Esa noche, Antonio y yo discutimos. Él dice que tengo que poner límites, que Daniel ya no es un niño. Yo le grito que no entiende lo que es ser madre, que no sabe lo que duele ver a un hijo sufrir. Al final, me encierro en el baño y lloro en silencio, sintiéndome más sola que nunca.

Los días pasan y la situación no mejora. Daniel me llama cada vez con menos frecuencia, pero cuando lo hace, siempre es para pedirme ayuda. Lucía se distancia, quizás avergonzada, quizás cansada. Antonio se refugia en sus paseos por el parque, evitando el tema. Yo me siento atrapada, incapaz de romper el ciclo.

Una tarde, mientras paseo por el barrio, me encuentro con Pilar, una vecina de toda la vida. Charlamos sobre los hijos, los nietos, la vida. Le cuento, sin dar muchos detalles, mi preocupación por Daniel.

—Carmen, los hijos tienen que aprender a caerse y levantarse solos. Si siempre les pones una red, nunca aprenderán a volar— me dice Pilar, con esa sabiduría sencilla de la gente mayor.

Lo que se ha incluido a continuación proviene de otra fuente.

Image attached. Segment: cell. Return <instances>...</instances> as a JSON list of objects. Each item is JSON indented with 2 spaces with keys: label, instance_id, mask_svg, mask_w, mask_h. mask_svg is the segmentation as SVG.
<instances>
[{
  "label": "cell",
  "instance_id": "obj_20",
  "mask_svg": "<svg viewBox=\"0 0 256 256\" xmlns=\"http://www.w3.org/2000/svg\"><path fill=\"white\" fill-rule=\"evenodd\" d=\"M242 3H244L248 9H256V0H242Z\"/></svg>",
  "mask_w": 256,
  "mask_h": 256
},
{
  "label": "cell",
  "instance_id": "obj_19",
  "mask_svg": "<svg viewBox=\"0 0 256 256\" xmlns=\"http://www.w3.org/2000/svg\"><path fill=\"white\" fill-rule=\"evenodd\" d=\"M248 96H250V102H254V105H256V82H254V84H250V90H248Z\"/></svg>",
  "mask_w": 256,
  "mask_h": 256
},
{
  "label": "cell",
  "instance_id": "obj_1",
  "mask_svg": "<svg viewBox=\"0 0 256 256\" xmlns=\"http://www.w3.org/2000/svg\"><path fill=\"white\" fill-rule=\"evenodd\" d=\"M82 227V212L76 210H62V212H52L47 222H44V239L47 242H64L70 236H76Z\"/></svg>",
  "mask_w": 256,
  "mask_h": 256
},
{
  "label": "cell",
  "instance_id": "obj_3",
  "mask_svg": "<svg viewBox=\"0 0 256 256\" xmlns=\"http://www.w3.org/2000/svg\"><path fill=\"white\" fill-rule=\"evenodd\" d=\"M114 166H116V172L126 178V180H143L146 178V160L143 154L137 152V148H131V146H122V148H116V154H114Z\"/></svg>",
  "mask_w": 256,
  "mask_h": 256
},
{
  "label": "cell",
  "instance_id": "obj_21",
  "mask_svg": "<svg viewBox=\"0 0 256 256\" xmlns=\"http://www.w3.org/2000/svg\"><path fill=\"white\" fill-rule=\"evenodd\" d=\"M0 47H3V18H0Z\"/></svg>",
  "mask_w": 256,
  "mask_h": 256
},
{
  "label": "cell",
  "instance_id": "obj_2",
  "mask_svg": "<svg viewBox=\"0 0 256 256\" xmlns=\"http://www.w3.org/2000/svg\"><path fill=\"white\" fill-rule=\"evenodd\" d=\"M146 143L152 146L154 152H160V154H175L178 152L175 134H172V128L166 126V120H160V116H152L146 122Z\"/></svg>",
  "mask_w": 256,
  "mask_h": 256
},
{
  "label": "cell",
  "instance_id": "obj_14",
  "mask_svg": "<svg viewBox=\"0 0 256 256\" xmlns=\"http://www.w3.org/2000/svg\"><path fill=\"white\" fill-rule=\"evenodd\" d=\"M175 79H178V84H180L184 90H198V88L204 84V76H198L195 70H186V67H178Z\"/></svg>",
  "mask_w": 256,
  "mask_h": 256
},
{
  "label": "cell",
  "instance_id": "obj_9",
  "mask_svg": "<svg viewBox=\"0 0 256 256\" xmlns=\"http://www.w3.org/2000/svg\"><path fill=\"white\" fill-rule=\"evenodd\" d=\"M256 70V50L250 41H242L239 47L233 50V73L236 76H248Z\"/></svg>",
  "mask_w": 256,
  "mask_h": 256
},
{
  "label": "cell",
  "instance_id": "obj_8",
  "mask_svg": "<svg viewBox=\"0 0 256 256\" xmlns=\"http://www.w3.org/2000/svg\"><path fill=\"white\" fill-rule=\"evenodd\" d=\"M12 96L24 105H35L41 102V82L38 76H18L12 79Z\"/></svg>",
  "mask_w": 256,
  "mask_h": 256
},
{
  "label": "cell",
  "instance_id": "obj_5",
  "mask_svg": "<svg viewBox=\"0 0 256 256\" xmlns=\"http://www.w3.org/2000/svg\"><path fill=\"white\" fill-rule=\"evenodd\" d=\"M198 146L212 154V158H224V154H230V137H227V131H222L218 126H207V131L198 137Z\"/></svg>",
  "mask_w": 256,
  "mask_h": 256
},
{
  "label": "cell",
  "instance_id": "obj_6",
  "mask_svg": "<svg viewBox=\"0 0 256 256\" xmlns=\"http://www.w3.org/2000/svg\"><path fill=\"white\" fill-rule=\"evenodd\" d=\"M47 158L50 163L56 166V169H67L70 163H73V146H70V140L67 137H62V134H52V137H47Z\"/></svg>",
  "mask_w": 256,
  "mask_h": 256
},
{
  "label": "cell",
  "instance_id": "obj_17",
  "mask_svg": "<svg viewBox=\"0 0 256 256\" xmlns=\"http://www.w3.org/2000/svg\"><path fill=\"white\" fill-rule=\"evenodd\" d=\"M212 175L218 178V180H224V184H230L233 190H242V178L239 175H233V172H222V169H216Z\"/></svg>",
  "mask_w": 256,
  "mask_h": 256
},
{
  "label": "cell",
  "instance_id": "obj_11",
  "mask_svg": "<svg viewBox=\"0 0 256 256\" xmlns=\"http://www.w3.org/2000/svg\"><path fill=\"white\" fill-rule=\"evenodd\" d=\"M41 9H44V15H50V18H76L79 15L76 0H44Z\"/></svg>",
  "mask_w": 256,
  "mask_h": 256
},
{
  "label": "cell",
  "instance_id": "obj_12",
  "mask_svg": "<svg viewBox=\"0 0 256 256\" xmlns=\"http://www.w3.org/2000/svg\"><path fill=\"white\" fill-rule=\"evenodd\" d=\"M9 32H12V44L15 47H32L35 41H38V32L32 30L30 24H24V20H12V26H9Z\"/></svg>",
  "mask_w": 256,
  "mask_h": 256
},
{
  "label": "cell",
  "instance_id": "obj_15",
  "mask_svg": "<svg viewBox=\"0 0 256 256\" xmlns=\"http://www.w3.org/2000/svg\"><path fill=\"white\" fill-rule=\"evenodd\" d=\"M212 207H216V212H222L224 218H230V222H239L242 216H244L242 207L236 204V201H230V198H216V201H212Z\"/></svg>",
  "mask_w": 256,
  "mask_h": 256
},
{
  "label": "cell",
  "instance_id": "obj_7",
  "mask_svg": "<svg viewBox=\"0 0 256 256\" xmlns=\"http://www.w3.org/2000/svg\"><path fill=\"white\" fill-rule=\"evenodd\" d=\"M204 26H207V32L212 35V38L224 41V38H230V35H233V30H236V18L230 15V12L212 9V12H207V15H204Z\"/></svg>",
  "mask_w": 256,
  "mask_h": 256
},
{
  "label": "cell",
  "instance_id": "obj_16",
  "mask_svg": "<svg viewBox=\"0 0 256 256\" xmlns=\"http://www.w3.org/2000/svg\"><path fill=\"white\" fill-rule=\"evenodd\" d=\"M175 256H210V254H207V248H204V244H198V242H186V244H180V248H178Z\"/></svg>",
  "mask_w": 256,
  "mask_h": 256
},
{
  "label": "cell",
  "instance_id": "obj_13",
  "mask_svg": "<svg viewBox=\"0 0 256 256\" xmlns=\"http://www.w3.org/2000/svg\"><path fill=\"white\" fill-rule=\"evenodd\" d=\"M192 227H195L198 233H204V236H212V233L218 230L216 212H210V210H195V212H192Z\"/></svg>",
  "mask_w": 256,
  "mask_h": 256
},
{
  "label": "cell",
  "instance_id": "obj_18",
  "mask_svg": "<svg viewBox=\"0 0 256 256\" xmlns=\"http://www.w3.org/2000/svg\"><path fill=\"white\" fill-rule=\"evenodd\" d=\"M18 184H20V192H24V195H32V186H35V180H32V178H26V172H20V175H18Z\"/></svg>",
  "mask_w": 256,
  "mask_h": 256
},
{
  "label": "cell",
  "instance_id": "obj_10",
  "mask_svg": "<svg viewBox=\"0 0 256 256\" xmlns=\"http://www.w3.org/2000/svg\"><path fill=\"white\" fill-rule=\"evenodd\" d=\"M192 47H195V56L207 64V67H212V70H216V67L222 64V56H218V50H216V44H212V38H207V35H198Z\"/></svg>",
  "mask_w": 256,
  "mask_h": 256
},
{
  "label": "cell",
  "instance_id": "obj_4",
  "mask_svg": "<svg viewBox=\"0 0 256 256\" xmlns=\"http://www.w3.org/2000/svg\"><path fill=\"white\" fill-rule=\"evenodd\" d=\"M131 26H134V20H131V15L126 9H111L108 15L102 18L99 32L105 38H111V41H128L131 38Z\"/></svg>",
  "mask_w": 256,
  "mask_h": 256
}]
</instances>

Esa noche, no puedo dejar de pensar en sus palabras. ¿Y si estoy haciendo más daño que bien? ¿Y si mi amor está impidiendo que Daniel crezca, que aprenda a enfrentarse a la vida?

La próxima vez que Daniel me llama, respiro hondo antes de contestar. Su voz suena igual de cansada, igual de necesitada.

—Mamá, ¿puedes ayudarme este mes?— pregunta, casi en un susurro.

—Daniel, hijo, creo que ha llegado el momento de que intentes apañarte solo. Yo siempre estaré aquí, pero tienes que aprender a salir adelante— le digo, con la voz temblorosa pero firme. Al otro lado, silencio. Luego, un suspiro largo.

—Lo intentaré, mamá. Lo prometo— responde, y cuelga.

Me quedo mirando el teléfono, el corazón encogido. No sé si he hecho lo correcto. No sé si he sido una buena madre o si he fallado en lo más importante. Pero sé que, por primera vez en mucho tiempo, he dado un paso para romper el ciclo.

¿Hasta dónde debe llegar el amor de una madre? ¿Dónde está el límite entre ayudar y perjudicar? ¿Vosotros qué haríais en mi lugar?